The Court of Appeal has delivered a judgement in favour retailers seeking to avoid ATM sites being treated as separate property units for business rates purposes.
The court’s decision, handed down today, concludes the long-running £400 million legal dispute that was brought by some of the UK’s biggest grocers, including Sainsbury’s, Tesco and the Co-op.
The dispute began after a decision in 2013 to charge separate business rates on “hole in the wall” cashpoints, which are classed as “non-rateable machinery” and had not previously affected retailers’ overall rates bills.
Real estate advisor Altus Group said extra bills were then sent to thousands of retailers in 2014, backdated to April 2010 and estimated to be in the region of £200 million over the seven years of the previous tax regime.
Altus Group added that the average business rates bill for an ATM is £2,888 this year, but can be as much as £21,600 for a set of cash machines at a Tesco Metro in Liverpool.
Previous legal rulings have upheld the controversial decision that cash machines built into the front of a shop or petrol station must have a separate business rates bill.
The rulings of the lower courts did not affect cashpoints inside stores, whether they are free-standing or built in.
The Court of Appeal’s decision today now ensures that the Valuation Office Agency (VOA) cannot create fiscal alchemy by separately rating portfolios of ATM machines that are part of retail shops.
Bryan Johnston, real estate litigation partner at Dentons – who acted for Sainsbury’s and Co-op on the case – said the decision was “fundamentally good news” for retailers, operators and users of ATM machines.
“Business rates are under intense scrutiny and the property occupation-based system is putting ratepayers under intense pressure as retail habits change and ratepayers feel the financial pinch,” he said.
“This decision is at least some resistance against the wave of rating pressure. The decision should also make the provision of an ATM network more viable, something of importance in areas where banking services are limited.”
In its considered judgement, the Court of Appeal upheld the line of case authority that emphasised that the key test was the “general control” test.
The retailers provided “strong indicia” in objective and factual evidence that they retained general control of the ATM site.
“The court has rightly rejected the lower tribunal’s artificial determination that the retailers only controlled ATM sites facing into the store, but not those facing outwards,” Johnston said.

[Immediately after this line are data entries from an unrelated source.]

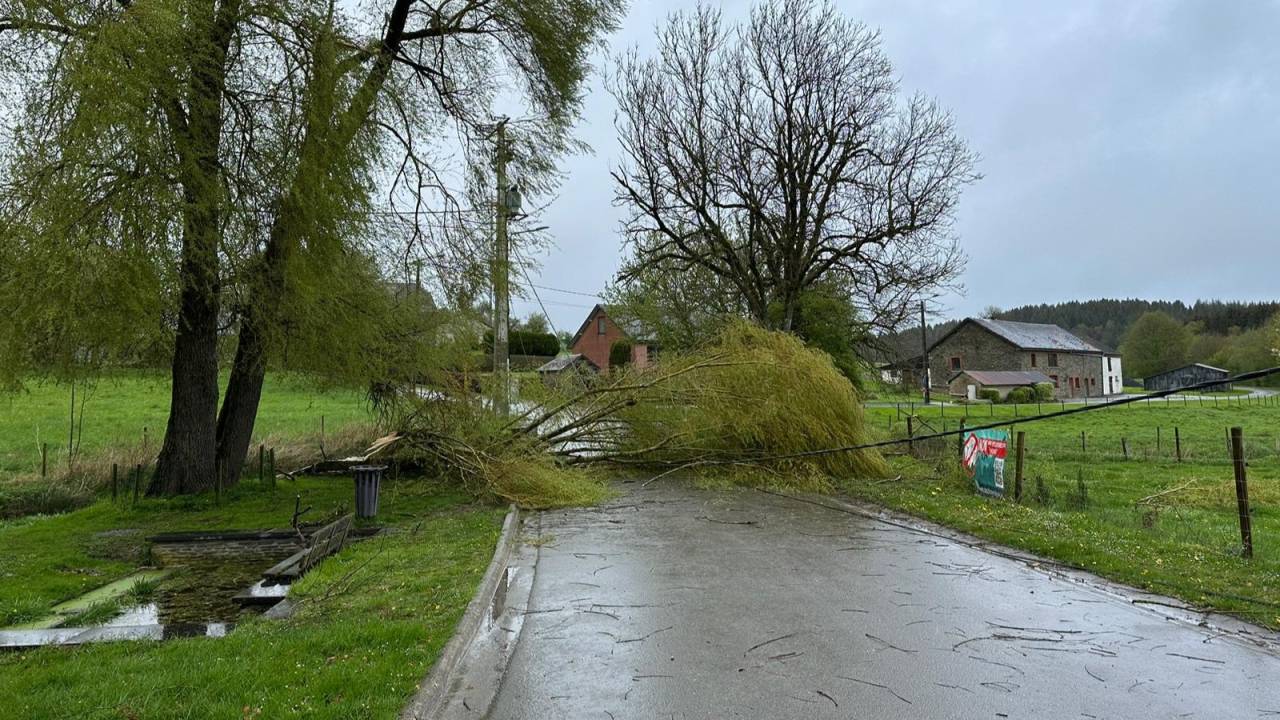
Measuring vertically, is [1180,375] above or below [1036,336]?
below

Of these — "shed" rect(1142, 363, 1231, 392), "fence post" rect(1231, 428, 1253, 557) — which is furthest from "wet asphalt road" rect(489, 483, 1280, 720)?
"shed" rect(1142, 363, 1231, 392)

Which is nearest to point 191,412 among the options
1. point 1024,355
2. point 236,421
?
point 236,421

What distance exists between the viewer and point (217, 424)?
13680 millimetres

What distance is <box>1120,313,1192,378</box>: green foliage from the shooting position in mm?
87812

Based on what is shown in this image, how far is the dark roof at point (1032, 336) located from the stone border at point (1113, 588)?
66016 millimetres

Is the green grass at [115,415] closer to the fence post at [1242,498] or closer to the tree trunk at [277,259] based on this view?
the tree trunk at [277,259]

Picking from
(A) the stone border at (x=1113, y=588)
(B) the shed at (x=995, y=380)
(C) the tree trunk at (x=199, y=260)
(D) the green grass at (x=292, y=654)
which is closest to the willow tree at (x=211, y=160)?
(C) the tree trunk at (x=199, y=260)

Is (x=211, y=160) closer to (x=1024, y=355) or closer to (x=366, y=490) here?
(x=366, y=490)

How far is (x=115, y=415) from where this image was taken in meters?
23.9

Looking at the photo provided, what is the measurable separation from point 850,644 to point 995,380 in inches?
2531

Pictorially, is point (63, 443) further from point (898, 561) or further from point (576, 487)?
point (898, 561)

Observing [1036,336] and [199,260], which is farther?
[1036,336]

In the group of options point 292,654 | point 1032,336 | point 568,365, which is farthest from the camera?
point 1032,336

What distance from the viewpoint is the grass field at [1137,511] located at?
6.95 metres
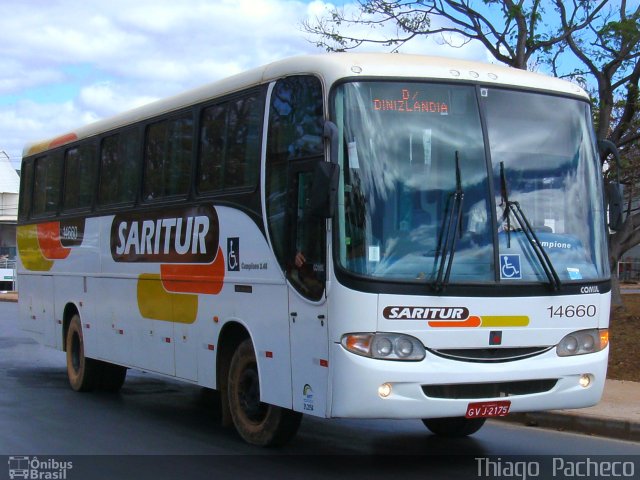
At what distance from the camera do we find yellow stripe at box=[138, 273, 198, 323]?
10211 mm

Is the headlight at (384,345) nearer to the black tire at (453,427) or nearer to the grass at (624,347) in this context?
the black tire at (453,427)

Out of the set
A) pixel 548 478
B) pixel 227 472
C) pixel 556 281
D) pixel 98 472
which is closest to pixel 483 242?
pixel 556 281

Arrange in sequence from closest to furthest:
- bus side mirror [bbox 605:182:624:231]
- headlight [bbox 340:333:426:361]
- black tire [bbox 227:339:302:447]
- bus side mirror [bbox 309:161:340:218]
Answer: bus side mirror [bbox 309:161:340:218]
headlight [bbox 340:333:426:361]
bus side mirror [bbox 605:182:624:231]
black tire [bbox 227:339:302:447]

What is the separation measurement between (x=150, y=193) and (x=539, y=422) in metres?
5.09

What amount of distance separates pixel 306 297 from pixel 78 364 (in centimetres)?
657

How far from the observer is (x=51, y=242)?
1444 cm

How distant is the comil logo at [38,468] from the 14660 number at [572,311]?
418cm

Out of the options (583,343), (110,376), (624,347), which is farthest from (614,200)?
(110,376)

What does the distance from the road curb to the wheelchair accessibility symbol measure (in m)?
3.08

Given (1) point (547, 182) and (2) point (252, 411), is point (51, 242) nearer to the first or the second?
(2) point (252, 411)

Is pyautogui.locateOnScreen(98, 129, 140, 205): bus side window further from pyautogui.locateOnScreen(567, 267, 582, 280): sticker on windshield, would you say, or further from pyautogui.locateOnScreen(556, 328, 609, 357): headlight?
pyautogui.locateOnScreen(556, 328, 609, 357): headlight

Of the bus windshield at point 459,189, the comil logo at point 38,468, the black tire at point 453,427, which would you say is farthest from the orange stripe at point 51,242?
the bus windshield at point 459,189

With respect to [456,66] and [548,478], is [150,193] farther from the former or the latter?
[548,478]

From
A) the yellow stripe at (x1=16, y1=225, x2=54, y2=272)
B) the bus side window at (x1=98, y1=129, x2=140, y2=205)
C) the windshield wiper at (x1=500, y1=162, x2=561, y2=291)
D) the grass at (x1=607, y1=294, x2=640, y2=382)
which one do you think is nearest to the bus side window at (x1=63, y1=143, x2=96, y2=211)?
the bus side window at (x1=98, y1=129, x2=140, y2=205)
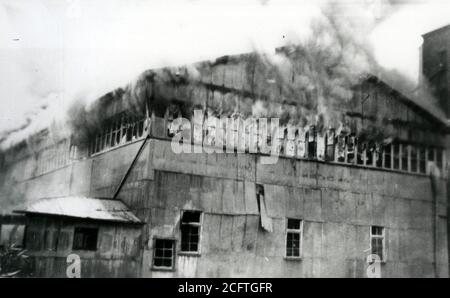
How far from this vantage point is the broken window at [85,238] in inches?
511

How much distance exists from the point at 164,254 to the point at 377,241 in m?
7.44

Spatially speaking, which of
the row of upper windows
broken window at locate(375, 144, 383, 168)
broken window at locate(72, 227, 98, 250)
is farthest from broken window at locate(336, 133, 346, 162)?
broken window at locate(72, 227, 98, 250)

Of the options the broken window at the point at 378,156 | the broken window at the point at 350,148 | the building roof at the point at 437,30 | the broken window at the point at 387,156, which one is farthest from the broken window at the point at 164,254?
Answer: the building roof at the point at 437,30

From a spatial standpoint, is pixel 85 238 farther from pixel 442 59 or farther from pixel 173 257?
pixel 442 59

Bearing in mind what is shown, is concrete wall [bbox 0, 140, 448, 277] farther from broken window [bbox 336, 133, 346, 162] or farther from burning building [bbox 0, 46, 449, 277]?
broken window [bbox 336, 133, 346, 162]

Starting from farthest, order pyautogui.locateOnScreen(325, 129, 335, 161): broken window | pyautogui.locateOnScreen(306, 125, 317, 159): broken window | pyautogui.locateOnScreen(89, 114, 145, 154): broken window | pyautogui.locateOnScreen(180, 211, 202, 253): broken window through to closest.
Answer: pyautogui.locateOnScreen(325, 129, 335, 161): broken window → pyautogui.locateOnScreen(306, 125, 317, 159): broken window → pyautogui.locateOnScreen(89, 114, 145, 154): broken window → pyautogui.locateOnScreen(180, 211, 202, 253): broken window

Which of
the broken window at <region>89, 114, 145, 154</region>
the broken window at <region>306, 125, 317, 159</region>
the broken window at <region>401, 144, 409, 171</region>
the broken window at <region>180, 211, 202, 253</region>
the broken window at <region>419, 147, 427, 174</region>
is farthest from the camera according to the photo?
the broken window at <region>401, 144, 409, 171</region>

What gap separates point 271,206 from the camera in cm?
1539

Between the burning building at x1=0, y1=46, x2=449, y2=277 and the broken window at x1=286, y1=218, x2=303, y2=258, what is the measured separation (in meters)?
0.03

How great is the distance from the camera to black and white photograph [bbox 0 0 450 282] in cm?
1330

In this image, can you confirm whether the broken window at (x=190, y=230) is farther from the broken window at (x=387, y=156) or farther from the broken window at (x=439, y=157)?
the broken window at (x=439, y=157)
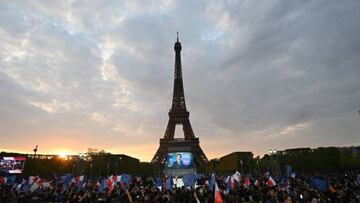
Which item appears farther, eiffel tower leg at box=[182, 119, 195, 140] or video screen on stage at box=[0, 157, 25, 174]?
eiffel tower leg at box=[182, 119, 195, 140]

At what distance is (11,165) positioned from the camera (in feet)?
181

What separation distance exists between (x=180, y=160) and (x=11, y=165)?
43701 millimetres

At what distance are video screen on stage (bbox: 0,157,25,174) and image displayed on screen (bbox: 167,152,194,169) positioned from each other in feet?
134

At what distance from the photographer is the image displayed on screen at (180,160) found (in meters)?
85.2

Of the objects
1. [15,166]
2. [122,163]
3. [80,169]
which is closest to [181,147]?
[122,163]

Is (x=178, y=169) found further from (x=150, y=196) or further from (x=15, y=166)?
(x=150, y=196)

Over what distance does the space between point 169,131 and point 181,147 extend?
8087mm

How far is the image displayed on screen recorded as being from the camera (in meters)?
85.2

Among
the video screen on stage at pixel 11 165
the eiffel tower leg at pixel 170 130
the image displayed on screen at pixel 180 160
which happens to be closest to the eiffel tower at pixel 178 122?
the eiffel tower leg at pixel 170 130

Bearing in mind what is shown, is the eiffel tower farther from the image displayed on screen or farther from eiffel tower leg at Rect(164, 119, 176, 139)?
the image displayed on screen

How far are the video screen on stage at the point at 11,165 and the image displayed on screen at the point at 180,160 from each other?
134 ft

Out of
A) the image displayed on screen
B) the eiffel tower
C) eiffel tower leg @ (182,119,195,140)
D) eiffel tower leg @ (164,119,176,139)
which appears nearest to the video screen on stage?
the image displayed on screen

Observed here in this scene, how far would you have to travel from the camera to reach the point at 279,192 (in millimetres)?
15547

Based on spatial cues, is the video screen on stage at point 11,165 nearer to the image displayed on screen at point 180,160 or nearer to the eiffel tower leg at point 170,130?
the image displayed on screen at point 180,160
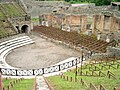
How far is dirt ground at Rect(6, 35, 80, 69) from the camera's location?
3073 cm

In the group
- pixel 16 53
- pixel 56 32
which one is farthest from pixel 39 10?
pixel 16 53

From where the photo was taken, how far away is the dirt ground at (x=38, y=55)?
30.7m

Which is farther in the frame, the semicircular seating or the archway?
the archway

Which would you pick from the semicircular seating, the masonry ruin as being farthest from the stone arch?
the masonry ruin

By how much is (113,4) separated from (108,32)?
33.8 ft

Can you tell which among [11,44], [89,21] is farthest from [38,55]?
[89,21]

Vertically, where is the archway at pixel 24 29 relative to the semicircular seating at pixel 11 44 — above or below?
above

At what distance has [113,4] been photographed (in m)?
50.6

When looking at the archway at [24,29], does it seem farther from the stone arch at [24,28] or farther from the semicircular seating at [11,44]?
the semicircular seating at [11,44]

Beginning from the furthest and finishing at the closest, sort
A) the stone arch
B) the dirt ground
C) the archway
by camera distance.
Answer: the archway
the stone arch
the dirt ground

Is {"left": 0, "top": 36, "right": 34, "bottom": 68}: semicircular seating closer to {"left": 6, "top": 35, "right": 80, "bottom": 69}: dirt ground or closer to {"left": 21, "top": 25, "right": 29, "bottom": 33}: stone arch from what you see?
{"left": 6, "top": 35, "right": 80, "bottom": 69}: dirt ground

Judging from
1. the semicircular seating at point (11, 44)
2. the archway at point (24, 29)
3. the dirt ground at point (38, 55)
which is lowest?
the dirt ground at point (38, 55)

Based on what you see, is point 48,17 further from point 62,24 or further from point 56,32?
point 56,32

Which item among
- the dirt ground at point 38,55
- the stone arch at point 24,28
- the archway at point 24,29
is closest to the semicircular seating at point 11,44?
the dirt ground at point 38,55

“This ignored the actual control the retailers exercised over both types of site and manufactured an arbitrary outcome.
“The Court of Appeal has fully understood the importance of ATMs enhancing the retail offer of the retailers and the ‘unassailable’ conclusion that the retailer as well as the bank derives direct benefit from the ATM.”
He added: The court also confirmed the lower tribunal’s determination that where the space occupied by the ATM lacks sufficient definition and permanence, it cannot be a property unit for rating purposes.”
Johnston said that had the Court of Appeal not ruled in favour of retailers, it could’ve paved way any space occupied by a machine – not just ATMs – to be capable of being a separate property unit for business rates purposes.